**Requirements**.
1. List every Greek word that appears in parentheses in the essay "Zones of Gratitude" below.
2. Write the next paragraph of the essay "Zones of Gratitude," picking up after its final sentence.

**Text shown**.
# # # # #

Zones of Gratitude
Written by Peter J. Leithart
Homosexuality will be one of the key public issues confronting the next generation of American pastors. Nearly every pastor will counsel someone battling homosexual desires or actively engaged in a homosexual lifestyle. Compassionate, firm counsel is the least of the challenges. As the gay marriage movement makes headway, there will be subtle but relentless pressures from public opinion, media, law, entertainment, and, unfortunately, from within the church. Rusty Reno is right: We can expect to hear from many Christians whose views on homosexuality have “evolved” to keep pace with the new marriage regime. Those who hold out will be isolated and mocked as bigots.
Pastors and future pastors need to be prepared to suffer such low-level martyrdom. Any man who can’t take the pressure should find some other line of work.
And the first step in being prepared to witness with the Spirit against sin is to be absolutely convinced that the Bible is the standard of sexual morality and absolutely convinced that the Bible condemns homosexual desires and acts as sin. According to Paul, the approval of homosexuality is a sign that a civilization that has been delivered over to sin by the judgment of God (Romans 1:24-27). By some inner logic, idolatry produces sexual confusion, which eventually results in social chaos.
The process begins with inner uncleanness. In the old covenant, Israelites became defiled by fluids and flesh that flowed out from the body (Leviticus 15), and sometimes by food or dead bodies from the outside (Leviticus 11; Numbers 19). In the new covenant, Jesus says, the things that flow from the heart defile. Evil desires (epithumia) – sexual lust, envy, hatred, bitterness – defile (Matthew 15:18). Paul tells us that the heart-impurity that results from evil desire has visible and public ramifications: The lustful dishonor (atimazo) their bodies as they act out their evil desires (Romans 1: 24). So God gives the impure over to their dishonorable (atimia) passions, expressed in unnatural sex by men and women (Romans 1:26). Idolatry corrupts desires, and corrupted desire leads to dishonorable, unnatural sexuality.

# # # # #

**Provided material**.

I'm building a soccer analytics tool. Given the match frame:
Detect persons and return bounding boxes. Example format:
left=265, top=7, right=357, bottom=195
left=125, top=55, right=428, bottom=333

# # # # #

**Results by task**.
1. epithumia, atimazo, atimia

2.
Paul takes up these themes later in Romans. Torah cannot overcome the corruptions of desire. At best, law specifies evil desire as a transgression, and so brings it to the surface of consciousness. Paul would not have known lust (epithumia) if the law had not said “Do not covet.” Yet the ultimate result of the law is not to suppress evil desire but to provoke it: “Sin, seizing the opportunity afforded by the commandment, produced in me coveting of every kind” (7:7-8). By sharing in Christ’s death in baptism, however, we die to sin, and are no longer obligated to “obey the lusts (epithumia) thereof” (6:12). Having put on the Lord Jesus, we have the weaponry to fight sin and to stop making provision for fleshly desires (epithumia) (13:14; cf. Galatians 3:27; Ephesian 6:11). What purifies heart desires is baptismal participation in the death and resurrection of Jesus. The gospel is also the answer to dishonor. Evil desire contaminates and disfigures the image of God’s glory. But those who persevere in doing good receive honor (time) and eternal life (Romans 2:5-10).
The original source of sexual perversion is the refusal to honor God as God or to give thanks. Ingratitude and idolatry darken hearts, confusing wisdom and folly as they confuse Creator and creature (Romans 1:21-23). If ingratitude and idolatry are the source of sexual degeneration, then worship and gratitude are the church’s primary “methods” of social renewal. Legal restrictions on homosexuality and bans on gay marriage have their uses, but Paul warns us that no law, neither Torah nor the US Constitution, can purify hearts. Only the gospel answers to the heart-condition that is the mainspring of homosexual culture, but the gospel answers that condition only as it takes form as communities of worship and continuous thanksgiving.
Every pastor will counsel a homosexual; some may be sued for hate speech. But pastors address the root causes of our cultural decay in every Lord’s service. Every time a pastor presides at the Eucharist, he throws Romans 1 into reverse because every Eucharist cultivates an ecclesial zone of gratitude in a confused and ungrateful world.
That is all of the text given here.